* _Provided passage_:
This garden was set up for the purposes of education, scientific study and conservation, offering a chance to study the local flora and admire rare and autochthonous species. The garden’s modern subdivision into habitat beds is a perfect way to learn about and explore otherwise hard-to-access habitats.

Conceived in 1972 by University of Padua Professor Giovanni Giorgio Lorenzoni, to whose memory it is dedicated, and by Giovanni Zanardo, Inspector of the State Forestry Corps, the gardens were inaugurated in 1995, and are under “Veneto Agricoltura” management. Centrally-located on the Cansiglio Plateau, the garden occupies a two-hectare expanse of limestone at an altitude of some 1,000 metres above sea level that is divided up into multiple levels of beds, meadowland, pastures and wooded areas, offering a microcosm of the vast, orographically-complex border area of the Prealpi Carniche Cansiglio-Col Nudo-Cavallo mountainous massif. Showcasing a number of highly-diverse habitats, it is located between the Alpine and Dinaric-Balkan biogeographic regions, straddling the provinces of Belluno, Treviso and Pordenone. The area’s Alpine foothills, just beyond the Venetian plain, ensure abundant rainfall from humid oceanic currents, resulting in high levels of biodiversity and generally lush vegetation. The garden has collected close to a thousand species of plants exclusively from the uniquehabitat of centuries-old forest on the Cansiglio karst plateau, and from the Col Nudo-Cavallo mountain massif. Alpine environments, wetland vegetation, beech, spruce and fir woods, medicinal plants, arid environments and numerous threatened species are all on featured.

* _Questions to answer_:
**A.** According to the botanical garden description, in what year were the gardens inaugurated?
**B.** In the botanical garden description, substitute "plant life" for "flora" and write out everything from "This garden was" down to "otherwise hard-to-access habitats.".

* _Dataset content_:
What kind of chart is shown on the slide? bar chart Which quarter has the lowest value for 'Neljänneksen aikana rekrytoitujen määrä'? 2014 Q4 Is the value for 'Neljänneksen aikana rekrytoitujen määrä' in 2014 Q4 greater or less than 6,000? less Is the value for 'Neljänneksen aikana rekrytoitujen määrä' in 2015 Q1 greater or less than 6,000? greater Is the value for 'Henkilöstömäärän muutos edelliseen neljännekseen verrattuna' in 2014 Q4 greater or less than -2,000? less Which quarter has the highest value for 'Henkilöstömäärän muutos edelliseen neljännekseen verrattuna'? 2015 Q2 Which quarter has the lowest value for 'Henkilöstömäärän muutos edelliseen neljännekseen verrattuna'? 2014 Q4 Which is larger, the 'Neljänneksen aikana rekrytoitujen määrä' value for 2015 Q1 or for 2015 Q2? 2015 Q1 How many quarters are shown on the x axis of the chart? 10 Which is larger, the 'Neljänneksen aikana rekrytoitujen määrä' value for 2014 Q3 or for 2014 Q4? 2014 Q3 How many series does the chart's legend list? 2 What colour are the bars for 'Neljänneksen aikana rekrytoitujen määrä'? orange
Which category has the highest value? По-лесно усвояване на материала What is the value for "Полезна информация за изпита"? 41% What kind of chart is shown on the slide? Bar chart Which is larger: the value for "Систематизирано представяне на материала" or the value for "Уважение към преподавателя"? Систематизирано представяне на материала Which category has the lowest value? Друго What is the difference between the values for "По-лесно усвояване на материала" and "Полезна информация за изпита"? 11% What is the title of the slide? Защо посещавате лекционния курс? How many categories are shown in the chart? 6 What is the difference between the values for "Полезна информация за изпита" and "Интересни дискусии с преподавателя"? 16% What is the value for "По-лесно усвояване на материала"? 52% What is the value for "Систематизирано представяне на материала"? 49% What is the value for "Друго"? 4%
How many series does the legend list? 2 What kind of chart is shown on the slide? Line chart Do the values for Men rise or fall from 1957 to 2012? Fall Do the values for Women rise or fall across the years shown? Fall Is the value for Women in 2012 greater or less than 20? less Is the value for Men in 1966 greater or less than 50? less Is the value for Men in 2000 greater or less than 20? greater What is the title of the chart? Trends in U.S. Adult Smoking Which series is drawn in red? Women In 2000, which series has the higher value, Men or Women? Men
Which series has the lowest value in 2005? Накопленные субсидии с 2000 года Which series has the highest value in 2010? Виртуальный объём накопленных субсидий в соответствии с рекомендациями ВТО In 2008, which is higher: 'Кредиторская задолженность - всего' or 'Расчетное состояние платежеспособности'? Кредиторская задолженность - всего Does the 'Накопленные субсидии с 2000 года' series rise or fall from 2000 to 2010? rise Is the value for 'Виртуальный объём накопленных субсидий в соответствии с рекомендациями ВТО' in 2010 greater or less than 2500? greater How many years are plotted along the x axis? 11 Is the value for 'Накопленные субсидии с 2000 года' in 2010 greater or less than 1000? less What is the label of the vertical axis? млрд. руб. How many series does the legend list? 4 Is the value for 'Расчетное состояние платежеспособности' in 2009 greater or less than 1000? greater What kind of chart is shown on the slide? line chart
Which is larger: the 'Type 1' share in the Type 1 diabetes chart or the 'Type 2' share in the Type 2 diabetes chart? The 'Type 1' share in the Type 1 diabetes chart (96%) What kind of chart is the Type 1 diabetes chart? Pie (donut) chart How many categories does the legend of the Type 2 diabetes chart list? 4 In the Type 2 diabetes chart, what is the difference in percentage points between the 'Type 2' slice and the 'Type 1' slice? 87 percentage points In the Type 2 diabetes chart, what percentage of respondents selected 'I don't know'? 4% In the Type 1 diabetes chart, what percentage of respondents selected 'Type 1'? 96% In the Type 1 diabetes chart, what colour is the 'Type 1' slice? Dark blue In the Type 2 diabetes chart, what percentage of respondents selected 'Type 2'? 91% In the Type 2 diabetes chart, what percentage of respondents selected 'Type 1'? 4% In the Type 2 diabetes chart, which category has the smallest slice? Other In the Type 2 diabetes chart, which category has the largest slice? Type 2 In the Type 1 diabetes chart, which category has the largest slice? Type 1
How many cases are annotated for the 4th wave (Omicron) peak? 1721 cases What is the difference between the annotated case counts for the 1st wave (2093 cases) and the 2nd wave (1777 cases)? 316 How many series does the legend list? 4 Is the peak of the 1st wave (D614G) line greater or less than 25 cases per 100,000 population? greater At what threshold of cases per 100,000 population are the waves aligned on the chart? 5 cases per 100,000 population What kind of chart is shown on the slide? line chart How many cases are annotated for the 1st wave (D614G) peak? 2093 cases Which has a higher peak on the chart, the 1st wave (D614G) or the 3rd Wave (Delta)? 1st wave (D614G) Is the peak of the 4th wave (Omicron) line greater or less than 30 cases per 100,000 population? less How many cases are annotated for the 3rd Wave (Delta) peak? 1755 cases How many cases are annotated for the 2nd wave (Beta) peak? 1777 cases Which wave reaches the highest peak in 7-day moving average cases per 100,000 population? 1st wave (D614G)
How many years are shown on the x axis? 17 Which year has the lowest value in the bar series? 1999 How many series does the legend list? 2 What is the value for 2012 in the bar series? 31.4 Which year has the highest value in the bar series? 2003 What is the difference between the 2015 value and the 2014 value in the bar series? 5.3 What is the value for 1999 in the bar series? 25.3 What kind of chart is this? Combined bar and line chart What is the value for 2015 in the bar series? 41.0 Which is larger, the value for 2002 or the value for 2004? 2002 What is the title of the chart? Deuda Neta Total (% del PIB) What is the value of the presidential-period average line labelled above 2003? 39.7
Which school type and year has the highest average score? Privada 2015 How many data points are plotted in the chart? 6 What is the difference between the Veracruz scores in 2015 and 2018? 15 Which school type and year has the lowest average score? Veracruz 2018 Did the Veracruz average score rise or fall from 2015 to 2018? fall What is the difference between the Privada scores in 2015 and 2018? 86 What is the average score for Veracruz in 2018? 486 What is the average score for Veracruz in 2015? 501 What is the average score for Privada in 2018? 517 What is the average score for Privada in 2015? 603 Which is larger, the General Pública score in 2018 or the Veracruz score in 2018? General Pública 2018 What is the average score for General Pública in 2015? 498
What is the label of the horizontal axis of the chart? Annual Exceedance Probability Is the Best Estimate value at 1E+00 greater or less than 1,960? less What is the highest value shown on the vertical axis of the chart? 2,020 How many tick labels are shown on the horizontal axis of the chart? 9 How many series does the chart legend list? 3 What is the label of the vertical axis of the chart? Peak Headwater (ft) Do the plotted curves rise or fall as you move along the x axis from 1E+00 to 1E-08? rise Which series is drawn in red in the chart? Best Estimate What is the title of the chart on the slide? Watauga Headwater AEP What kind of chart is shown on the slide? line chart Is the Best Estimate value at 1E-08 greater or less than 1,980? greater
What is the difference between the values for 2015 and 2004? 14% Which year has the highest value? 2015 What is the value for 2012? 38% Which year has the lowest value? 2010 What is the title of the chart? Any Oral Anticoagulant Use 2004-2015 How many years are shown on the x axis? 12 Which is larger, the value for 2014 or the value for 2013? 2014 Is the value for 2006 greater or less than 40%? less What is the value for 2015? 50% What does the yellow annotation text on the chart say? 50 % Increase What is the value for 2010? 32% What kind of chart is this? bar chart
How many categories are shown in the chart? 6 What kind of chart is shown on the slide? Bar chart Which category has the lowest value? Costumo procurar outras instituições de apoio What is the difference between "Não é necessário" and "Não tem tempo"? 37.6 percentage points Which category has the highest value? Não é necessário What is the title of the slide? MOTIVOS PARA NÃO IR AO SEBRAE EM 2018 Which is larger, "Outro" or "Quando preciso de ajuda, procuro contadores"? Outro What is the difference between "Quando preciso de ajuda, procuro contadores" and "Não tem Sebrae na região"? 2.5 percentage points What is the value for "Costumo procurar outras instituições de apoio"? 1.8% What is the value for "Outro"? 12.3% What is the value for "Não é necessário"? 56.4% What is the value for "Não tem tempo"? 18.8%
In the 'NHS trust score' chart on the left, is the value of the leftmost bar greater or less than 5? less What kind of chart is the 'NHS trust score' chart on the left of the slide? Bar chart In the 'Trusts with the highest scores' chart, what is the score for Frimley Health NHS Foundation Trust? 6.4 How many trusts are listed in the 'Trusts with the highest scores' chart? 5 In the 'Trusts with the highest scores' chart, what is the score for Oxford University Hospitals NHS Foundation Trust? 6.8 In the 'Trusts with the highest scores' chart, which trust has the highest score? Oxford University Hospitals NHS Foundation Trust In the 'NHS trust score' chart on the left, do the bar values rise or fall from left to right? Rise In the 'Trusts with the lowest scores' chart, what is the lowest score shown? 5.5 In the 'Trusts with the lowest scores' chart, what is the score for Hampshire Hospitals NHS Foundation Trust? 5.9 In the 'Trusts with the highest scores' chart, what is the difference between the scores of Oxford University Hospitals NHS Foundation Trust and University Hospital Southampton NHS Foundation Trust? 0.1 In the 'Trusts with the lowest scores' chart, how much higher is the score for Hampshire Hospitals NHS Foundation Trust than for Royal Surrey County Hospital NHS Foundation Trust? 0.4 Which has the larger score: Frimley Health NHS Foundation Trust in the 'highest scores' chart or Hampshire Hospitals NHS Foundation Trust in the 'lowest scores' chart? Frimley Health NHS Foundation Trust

* _Your written answers_:
**A.** 1995

**B.**
This garden was set up for the purposes of education, scientific study and conservation, offering a chance to study the local plant life and admire rare and autochthonous species. The garden’s modern subdivision into habitat beds is a perfect way to learn about and explore otherwise hard-to-access habitats.